At almost the same time as retired Army General Harold “Hal” Moore, the hero of the Battle of Ia Drang Valley in Vietnam, stunned the American military by denouncing the Iraq War in a speech at West Point, Throneberry sought out a fellow insurance representative, Bob Gould, and pitched him on a veteran-centered radio show.
“Bob had served in the Army, and I didn’t know that. I just thought of him as very entrepreneurial. In a way, it was a proof of concept for the show. Our veterans had no one to confide in—so naturally Bob didn’t tell me about his service–and whatever distress veterans may feel, whatever they may be proud of, or whatever thoughts they may have, they had virtually no one to talk to in 2003,” Throneberry says.
“We put our heads together, and with virtually no resources other than being too stubborn for our own good, we started a show now heard around the world.”
Their aluminum anniversary became their diamond anniversary a decade later when they were featured in a major segment by Al Jazeera America. “Former Vice President Al Gore purchased the cable station, and it went live in August 13, 2013, two months before Veterans Radio’s tenth anniversary. The former Vice President had been a soldier in Vietnam the same year I was.
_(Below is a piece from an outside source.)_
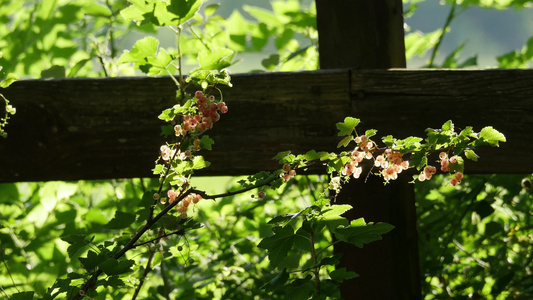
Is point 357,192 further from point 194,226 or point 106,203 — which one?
point 106,203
We got lucky and our global audience grew.”
The former Huey helicopter pilot has a history of good luck. Throneberry was downed twice in Vietnam in 1969. He calls them unscheduled landings. “Any landing you walk away from is a good landing,” he says. He ended his Army flight career with over 2,200 flight hours with 1,150 as combat hours in Vietnam. Yet today at 72, Throneberry walks into the studio for Veterans Radio interviews under his own power.
“Veterans Radio has helped me, too,” the co-host says. “My on-air guests have taught me about P.T.S.D., what works for some people, and what doesn’t, about nightmares that won’t go away, and about saving the world while on some secret combat mission that we still can’t talk about.
“Today, Americans are in harm’s way today in fifty spots around the world. When they come home, they, too, will need someone to talk with,” he continues.
“We are the living chronicle of ordinary people doing extraordinary things,” Throneberry says. “It’s better—and truer—than the movies.” Our variety of programs keeps the show fresh. We are not stuck in this continuing churning of stories about ineptitude and failure. Our job is to let veterans tell their stories and to tell other stories that are uplifting. They went through hell, came out, and somehow made a life. So, it’s the human spirit we are talking about here”.
George Washington said, “The willingness with which our young people are likely to serve in any war, no matter how justified, shall be directly proportional to how they perceive veterans of earlier wars were treated and appreciated by our nation.”
The 15th Anniversary show of Veterans Radio airs at 5 PM E.S.T. Sunday, November 18.